Perhaps the grandest, most superb example of Ottoman architecture in Istanbul, is Süleymaniye, the Mosque Complex of Süleyman the Magnificent. It stands as tribute not only to the greatest ruler of the Ottoman Empire, but also to its finest architect, Sinan. Built between 1550 and 1557, this second largest mosque in Istanbul remains the crown jewel of Sinan's lifelong service to Süleyman.

    Dominating the third hill of old Istanbul, Süleymaniye is strikingly graceful and less ornate than many other imperial mosques, thus lending itself to meditation and quiet reflection. As in all great mosques, the prayer hall is preceded by a vast outer courtyard. Four minarets rise from the corners of the courtyard; they are said to signify Süleyman's position as the fourth Ottoman ruler of Istanbul. The ten balconies of the minarets indicate he was the tenth sultan to reign since Osman founded the dynasty.

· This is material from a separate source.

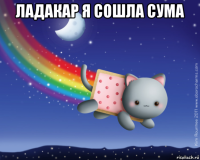 ладакар я сошла сума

    The prayer hall is the most awesome and serene in Istanbul, constructed from pale marble so finely fashioned, mortar was only needed as a lubricant. This scrupulous attention to masonry along with simplicity of decoration create a domed interior of such harmony it has a sculpted quality.

    Adjoining the mosque were theological schools, a school of medicine, a soup kitchen and hospice for the poor, a Turkish bath, and a caravanserai.

    In the back garden are the tombs of Süleyman and his wife, the Russian Roxelana. They would surely be pleased that the world continues to appreciate Sinan's grand design.